*Data provided*.

# # # # #

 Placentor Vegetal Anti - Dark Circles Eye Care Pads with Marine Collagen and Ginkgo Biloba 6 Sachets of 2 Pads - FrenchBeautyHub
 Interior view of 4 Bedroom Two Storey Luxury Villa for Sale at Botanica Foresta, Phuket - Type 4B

# # # # #

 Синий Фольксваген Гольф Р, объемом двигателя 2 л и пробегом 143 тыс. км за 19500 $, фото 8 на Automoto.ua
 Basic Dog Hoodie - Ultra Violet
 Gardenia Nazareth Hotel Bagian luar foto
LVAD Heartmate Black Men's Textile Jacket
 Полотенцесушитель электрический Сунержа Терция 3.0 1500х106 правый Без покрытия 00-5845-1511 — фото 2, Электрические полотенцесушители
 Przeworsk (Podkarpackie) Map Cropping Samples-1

# # # # #

*What is being asked*. Return only the part of the records above that opens with the line containing "Gardenia Nazareth Hotel Bagian luar foto" and closes with the line containing "Przeworsk (Podkarpackie) Map", ends included.

*Written response*.
 Gardenia Nazareth Hotel Bagian luar foto
LVAD Heartmate Black Men's Textile Jacket
 Полотенцесушитель электрический Сунержа Терция 3.0 1500х106 правый Без покрытия 00-5845-1511 — фото 2, Электрические полотенцесушители
 Przeworsk (Podkarpackie) Map Cropping Samples-1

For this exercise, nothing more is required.